E un’antropologa prestata alla terra è anche Laura Violino: laureata a Padova con una tesi dedicata alla musica popolare della Pasqua calabrese, è nata a San Daniele, la città in provincia di Udine il cui nome è sinonimo in tutto il mondo di prosciutto crudo. Da cinque anni vive a Cirò con il marito Francesco Maria De Franco (enologo dell’azienda pluripremiata “A Vita” il cui Gaglioppo biologico figlio del vitigno paterno è finito persino sul New York Times) e il figlio. «Ho seguito Francesco con un po’ d’incoscienza – racconta – e mi sono ritrovata in un posto che è distante dal Friuli più di quanto lo sia l’Inghilterra: il Crotonese racchiude in sé tutte le contraddizioni dell’Italia. Il contesto sociale non è dei migliori ma le difficoltà ci sono in tutta Italia, noi come azienda siamo molto fortunati. La forza della natura mi tiene qui e mi riappacifica, e poi vivendoci capisci cose che al Nord fanno fatica a capire, cadendo in giudizi affrettati». Come Cecilia, anche Laura lamenta l’assenza di collaborazione tra produttori: «Il rischio individualismo e diffidenza è alto, eppure siamo nella zona delle lotte contadine per la terra negli anni cinquanta. Devo dire che troviamo più sponda nelle tante fiere a cui partecipiamo incontrando aziende di tutte le regioni. Ma siamo felici. Il nostro motto è: una palma nel deserto si vede…».

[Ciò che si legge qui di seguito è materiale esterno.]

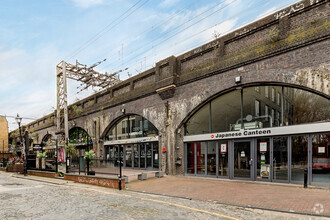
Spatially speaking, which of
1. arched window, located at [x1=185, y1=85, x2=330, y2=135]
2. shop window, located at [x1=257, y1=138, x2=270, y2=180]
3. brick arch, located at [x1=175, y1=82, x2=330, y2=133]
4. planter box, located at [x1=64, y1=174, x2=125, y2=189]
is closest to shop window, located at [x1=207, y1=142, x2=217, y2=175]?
arched window, located at [x1=185, y1=85, x2=330, y2=135]

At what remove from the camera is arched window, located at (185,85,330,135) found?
34.0 ft

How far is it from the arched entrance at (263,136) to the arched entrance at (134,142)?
3.72 metres

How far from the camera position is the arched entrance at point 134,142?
58.3 ft

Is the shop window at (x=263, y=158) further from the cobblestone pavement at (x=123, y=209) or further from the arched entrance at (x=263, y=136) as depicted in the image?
the cobblestone pavement at (x=123, y=209)

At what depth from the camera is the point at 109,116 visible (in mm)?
22234

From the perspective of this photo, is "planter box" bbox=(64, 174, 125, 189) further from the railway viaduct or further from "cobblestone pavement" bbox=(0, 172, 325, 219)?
the railway viaduct

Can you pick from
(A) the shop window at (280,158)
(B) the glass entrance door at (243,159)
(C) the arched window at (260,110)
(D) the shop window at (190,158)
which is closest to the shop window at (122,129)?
(D) the shop window at (190,158)

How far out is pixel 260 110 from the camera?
39.1 feet

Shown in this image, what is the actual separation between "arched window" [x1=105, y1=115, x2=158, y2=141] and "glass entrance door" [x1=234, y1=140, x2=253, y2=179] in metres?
6.85

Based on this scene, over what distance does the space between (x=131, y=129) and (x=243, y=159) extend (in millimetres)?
10999

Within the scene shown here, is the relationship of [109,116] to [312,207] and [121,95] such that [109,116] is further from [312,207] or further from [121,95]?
[312,207]

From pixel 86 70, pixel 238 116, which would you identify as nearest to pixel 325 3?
pixel 238 116

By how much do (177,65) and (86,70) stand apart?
59.9 feet

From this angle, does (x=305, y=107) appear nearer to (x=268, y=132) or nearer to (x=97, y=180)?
(x=268, y=132)
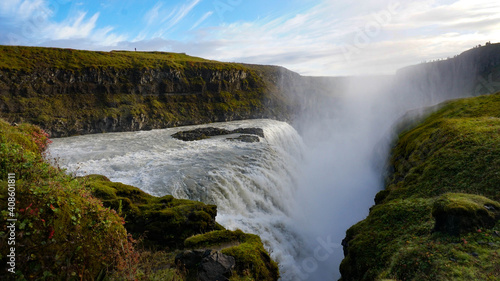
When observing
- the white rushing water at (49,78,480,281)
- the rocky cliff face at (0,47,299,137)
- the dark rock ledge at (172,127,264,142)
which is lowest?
the white rushing water at (49,78,480,281)

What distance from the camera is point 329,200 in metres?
33.9

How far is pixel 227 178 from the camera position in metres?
23.6

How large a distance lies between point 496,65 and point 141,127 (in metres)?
139

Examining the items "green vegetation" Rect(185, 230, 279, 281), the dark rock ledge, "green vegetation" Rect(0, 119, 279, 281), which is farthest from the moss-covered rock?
the dark rock ledge

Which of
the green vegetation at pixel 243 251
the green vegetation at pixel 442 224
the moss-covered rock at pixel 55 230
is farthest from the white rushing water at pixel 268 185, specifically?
the moss-covered rock at pixel 55 230

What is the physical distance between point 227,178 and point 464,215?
17.3 metres

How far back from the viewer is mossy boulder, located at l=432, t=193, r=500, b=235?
909 cm

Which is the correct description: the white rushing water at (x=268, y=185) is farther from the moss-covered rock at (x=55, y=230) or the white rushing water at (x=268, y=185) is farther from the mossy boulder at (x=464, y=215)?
the mossy boulder at (x=464, y=215)

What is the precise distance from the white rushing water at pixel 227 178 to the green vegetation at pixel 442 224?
22.8ft

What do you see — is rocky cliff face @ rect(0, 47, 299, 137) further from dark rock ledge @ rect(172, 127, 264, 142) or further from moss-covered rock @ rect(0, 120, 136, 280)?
moss-covered rock @ rect(0, 120, 136, 280)

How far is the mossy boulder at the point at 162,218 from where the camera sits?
37.4 ft

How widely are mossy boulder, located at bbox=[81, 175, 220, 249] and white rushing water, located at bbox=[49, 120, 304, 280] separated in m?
5.59

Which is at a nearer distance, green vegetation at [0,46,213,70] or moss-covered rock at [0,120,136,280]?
moss-covered rock at [0,120,136,280]

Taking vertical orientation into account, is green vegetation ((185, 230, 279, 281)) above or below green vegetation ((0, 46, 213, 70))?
below
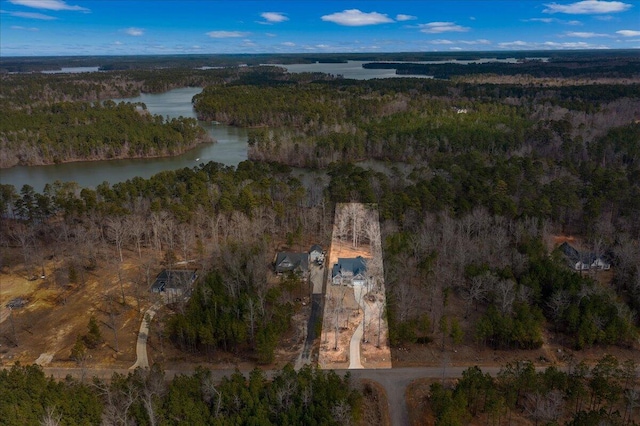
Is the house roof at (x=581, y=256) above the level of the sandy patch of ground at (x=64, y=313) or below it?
above

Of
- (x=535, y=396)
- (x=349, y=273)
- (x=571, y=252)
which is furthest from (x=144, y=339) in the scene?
(x=571, y=252)

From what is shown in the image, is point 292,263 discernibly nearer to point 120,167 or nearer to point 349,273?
point 349,273

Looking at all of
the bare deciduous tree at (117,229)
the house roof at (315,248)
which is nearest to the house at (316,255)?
the house roof at (315,248)

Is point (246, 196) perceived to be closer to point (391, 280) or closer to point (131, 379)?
point (391, 280)

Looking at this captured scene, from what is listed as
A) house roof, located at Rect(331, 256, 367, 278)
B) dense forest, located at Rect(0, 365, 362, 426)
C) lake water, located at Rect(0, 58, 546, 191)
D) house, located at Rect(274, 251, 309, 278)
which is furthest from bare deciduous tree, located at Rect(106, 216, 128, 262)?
lake water, located at Rect(0, 58, 546, 191)

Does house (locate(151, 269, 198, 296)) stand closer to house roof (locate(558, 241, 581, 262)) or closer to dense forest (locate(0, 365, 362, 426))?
dense forest (locate(0, 365, 362, 426))

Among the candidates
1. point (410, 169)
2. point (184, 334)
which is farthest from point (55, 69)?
point (184, 334)

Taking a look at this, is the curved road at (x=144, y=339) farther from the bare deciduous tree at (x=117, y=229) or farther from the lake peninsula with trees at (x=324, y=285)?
the bare deciduous tree at (x=117, y=229)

Storie di donne “emigrate” al Sud per amore, come la piemontese Tiziana Sergi che ha seguito il marito Ugo, ex avvocato di Condofuri che ha lasciato Milano per dedicarsi all’agriturismo sulla vallata reggina dell’Amendolea, tra bergamotti e parlata grecanica. 
Tutte storie che sfuggono alle statistiche eppure raccontano un Sud diverso e seducente.